Task statement: Quote the data below in full, please, without altering anything.

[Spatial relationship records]
━━━━━━
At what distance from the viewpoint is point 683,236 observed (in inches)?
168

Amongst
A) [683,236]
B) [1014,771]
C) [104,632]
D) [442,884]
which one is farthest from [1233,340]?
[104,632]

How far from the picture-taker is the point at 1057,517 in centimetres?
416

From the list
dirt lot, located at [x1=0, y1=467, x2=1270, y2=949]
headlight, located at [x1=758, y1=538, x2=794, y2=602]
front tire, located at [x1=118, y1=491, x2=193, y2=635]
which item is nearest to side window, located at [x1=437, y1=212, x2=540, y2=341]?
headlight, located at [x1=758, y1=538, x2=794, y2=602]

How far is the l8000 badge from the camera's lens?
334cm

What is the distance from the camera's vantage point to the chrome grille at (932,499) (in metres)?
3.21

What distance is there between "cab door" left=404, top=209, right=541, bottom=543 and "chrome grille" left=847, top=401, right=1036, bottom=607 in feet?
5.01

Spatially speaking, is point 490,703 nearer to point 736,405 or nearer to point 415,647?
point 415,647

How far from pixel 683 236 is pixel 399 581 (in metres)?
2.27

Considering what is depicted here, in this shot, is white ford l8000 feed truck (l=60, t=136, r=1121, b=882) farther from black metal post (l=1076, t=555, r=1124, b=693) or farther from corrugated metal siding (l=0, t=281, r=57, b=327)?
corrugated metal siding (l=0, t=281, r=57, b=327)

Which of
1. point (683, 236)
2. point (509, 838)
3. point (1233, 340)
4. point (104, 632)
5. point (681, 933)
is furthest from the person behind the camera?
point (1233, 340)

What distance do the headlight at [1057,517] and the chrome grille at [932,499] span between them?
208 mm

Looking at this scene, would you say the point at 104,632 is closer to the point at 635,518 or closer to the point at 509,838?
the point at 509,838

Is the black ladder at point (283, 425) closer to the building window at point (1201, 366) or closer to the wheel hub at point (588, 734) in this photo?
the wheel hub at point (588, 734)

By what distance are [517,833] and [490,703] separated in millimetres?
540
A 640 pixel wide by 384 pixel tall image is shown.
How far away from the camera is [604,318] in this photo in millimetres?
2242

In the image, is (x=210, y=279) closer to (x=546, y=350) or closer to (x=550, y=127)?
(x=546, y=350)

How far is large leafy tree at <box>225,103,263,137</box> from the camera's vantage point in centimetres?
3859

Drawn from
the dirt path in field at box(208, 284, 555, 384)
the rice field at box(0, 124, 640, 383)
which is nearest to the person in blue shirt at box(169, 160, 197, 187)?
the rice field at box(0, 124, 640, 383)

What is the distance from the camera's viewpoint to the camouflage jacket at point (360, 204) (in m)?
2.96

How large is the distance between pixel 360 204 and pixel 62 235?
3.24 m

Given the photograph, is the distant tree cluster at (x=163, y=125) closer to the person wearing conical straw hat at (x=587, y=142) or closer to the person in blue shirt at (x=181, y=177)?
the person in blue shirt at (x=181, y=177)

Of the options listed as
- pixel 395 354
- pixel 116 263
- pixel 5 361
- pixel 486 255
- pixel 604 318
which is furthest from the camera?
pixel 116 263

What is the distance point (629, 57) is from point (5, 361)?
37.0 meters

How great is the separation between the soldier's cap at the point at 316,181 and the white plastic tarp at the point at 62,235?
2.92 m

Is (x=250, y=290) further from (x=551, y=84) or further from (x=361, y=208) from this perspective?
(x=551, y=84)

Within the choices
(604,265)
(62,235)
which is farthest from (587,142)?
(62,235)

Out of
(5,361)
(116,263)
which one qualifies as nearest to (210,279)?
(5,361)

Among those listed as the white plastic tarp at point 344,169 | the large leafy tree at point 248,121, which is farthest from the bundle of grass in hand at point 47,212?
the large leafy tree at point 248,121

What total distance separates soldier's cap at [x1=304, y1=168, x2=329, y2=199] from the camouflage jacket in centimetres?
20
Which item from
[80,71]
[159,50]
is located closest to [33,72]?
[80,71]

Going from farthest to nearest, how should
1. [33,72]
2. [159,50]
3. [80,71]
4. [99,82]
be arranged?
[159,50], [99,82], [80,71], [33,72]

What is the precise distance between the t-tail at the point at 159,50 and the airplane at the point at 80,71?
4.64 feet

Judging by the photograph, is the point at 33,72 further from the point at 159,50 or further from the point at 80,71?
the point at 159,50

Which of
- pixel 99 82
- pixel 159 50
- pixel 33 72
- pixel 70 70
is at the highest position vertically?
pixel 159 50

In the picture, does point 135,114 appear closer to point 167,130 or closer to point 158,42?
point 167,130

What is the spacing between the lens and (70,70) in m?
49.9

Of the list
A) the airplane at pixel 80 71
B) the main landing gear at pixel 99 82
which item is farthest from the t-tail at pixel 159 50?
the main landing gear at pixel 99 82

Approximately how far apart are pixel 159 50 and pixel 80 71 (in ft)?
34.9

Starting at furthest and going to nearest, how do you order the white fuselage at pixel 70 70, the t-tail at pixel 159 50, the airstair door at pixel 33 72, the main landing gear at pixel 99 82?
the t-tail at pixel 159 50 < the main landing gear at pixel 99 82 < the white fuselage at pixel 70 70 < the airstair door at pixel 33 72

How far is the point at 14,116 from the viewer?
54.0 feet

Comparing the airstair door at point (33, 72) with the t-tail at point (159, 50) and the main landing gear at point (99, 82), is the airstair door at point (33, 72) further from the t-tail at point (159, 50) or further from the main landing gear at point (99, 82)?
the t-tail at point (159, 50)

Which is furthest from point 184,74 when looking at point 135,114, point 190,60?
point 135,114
━━━━━━
Output of the task:
At what distance from the viewpoint is point 683,236 observed (in inches)?
168

Amongst
A) [683,236]
B) [1014,771]
C) [104,632]
D) [442,884]
which one is farthest from [1233,340]?
[104,632]

How far from the picture-taker is the point at 1057,517 in centimetres?
416

From the list
dirt lot, located at [x1=0, y1=467, x2=1270, y2=949]
headlight, located at [x1=758, y1=538, x2=794, y2=602]
front tire, located at [x1=118, y1=491, x2=193, y2=635]
which item is nearest to side window, located at [x1=437, y1=212, x2=540, y2=341]?
headlight, located at [x1=758, y1=538, x2=794, y2=602]

How far is the l8000 badge from the camera's lens?
334cm

What is the distance from the camera's vantage point to the chrome grille at (932,499) (in metres)?
3.21

What distance is there between "cab door" left=404, top=209, right=541, bottom=543 and "chrome grille" left=847, top=401, right=1036, bottom=607 in feet?
5.01

Spatially speaking, is point 490,703 nearer to point 736,405 or nearer to point 415,647?
point 415,647

How far from pixel 683 236 is pixel 399 581 (in metres)?
2.27

Considering what is depicted here, in this shot, is white ford l8000 feed truck (l=60, t=136, r=1121, b=882) farther from black metal post (l=1076, t=555, r=1124, b=693) or farther from corrugated metal siding (l=0, t=281, r=57, b=327)?
corrugated metal siding (l=0, t=281, r=57, b=327)

Which of
1. point (683, 236)
2. point (509, 838)
3. point (1233, 340)
4. point (104, 632)
5. point (681, 933)
is furthest from the person behind the camera?
point (1233, 340)

What distance do the headlight at [1057,517] and the chrome grille at [932,499] span between them?
208 mm

Looking at this scene, would you say the point at 104,632 is closer to the point at 635,518 or closer to the point at 509,838?
the point at 509,838

Is the black ladder at point (283, 425) closer to the building window at point (1201, 366) or closer to the wheel hub at point (588, 734) in this photo?
the wheel hub at point (588, 734)

By what distance are [517,833] and [490,703] separated in millimetres?
540
A 640 pixel wide by 384 pixel tall image is shown.
How far away from the camera is [604,318] in this photo in millimetres?
2242

In the image, is (x=210, y=279) closer to (x=546, y=350) or closer to (x=550, y=127)?
(x=546, y=350)

How far is large leafy tree at <box>225,103,263,137</box> from the camera's vantage point in centimetres?
3859

Drawn from
the dirt path in field at box(208, 284, 555, 384)
the rice field at box(0, 124, 640, 383)
which is nearest to the person in blue shirt at box(169, 160, 197, 187)?
the rice field at box(0, 124, 640, 383)

What is the distance from the camera's viewpoint to the camouflage jacket at point (360, 204) (in m)?
2.96

How large is the distance between pixel 360 204 and pixel 62 235?
3.24 m

Given the photograph, is the distant tree cluster at (x=163, y=125) closer to the person wearing conical straw hat at (x=587, y=142) or closer to the person in blue shirt at (x=181, y=177)?
the person in blue shirt at (x=181, y=177)

Of the options listed as
- pixel 395 354
- pixel 116 263
- pixel 5 361
- pixel 486 255
- pixel 604 318
which is furthest from the camera?
pixel 116 263

What is the distance point (629, 57) is from point (5, 361)?
37.0 meters

How great is the separation between the soldier's cap at the point at 316,181 and the white plastic tarp at the point at 62,235?
2.92 m

Is (x=250, y=290) further from (x=551, y=84) or further from (x=361, y=208) from this perspective?
(x=551, y=84)

Within the choices
(604,265)
(62,235)
which is farthest from (587,142)?
(62,235)

Out of
(5,361)
(116,263)
which one qualifies as nearest to (210,279)?
(5,361)

Among those listed as the white plastic tarp at point 344,169 | the large leafy tree at point 248,121, which is farthest from the bundle of grass in hand at point 47,212?
the large leafy tree at point 248,121

What total distance separates soldier's cap at [x1=304, y1=168, x2=329, y2=199] from the camouflage jacket in centimetres?
20
Which item from
[80,71]
[159,50]
is located closest to [33,72]?
[80,71]

Going from farthest to nearest, how should
1. [33,72]
2. [159,50]
3. [80,71]
4. [99,82]
be arranged?
[159,50], [99,82], [80,71], [33,72]

What is the precise distance between the t-tail at the point at 159,50 and the airplane at the point at 80,71?
4.64 feet

Judging by the photograph, is the point at 33,72 further from the point at 159,50 or further from the point at 80,71?
the point at 159,50

Which of
- pixel 99 82
- pixel 159 50
- pixel 33 72
- pixel 70 70
is at the highest position vertically?
pixel 159 50

In the picture, does point 135,114 appear closer to point 167,130 or closer to point 158,42?
point 167,130

What is the spacing between the lens and (70,70) in m?
49.9

Of the list
A) the airplane at pixel 80 71
B) the main landing gear at pixel 99 82
which item is farthest from the t-tail at pixel 159 50?
the main landing gear at pixel 99 82

Approximately how far apart are pixel 159 50 and pixel 80 71 (in ft)?
34.9

Starting at furthest and going to nearest, how do you order the white fuselage at pixel 70 70, the t-tail at pixel 159 50, the airstair door at pixel 33 72, the main landing gear at pixel 99 82?
the t-tail at pixel 159 50 < the main landing gear at pixel 99 82 < the white fuselage at pixel 70 70 < the airstair door at pixel 33 72

How far is the point at 14,116 from the viewer?
54.0 feet

Comparing the airstair door at point (33, 72) with the t-tail at point (159, 50) and the main landing gear at point (99, 82), is the airstair door at point (33, 72) further from the t-tail at point (159, 50) or further from the main landing gear at point (99, 82)?
the t-tail at point (159, 50)

Which is furthest from point 184,74 when looking at point 135,114, point 190,60?
point 135,114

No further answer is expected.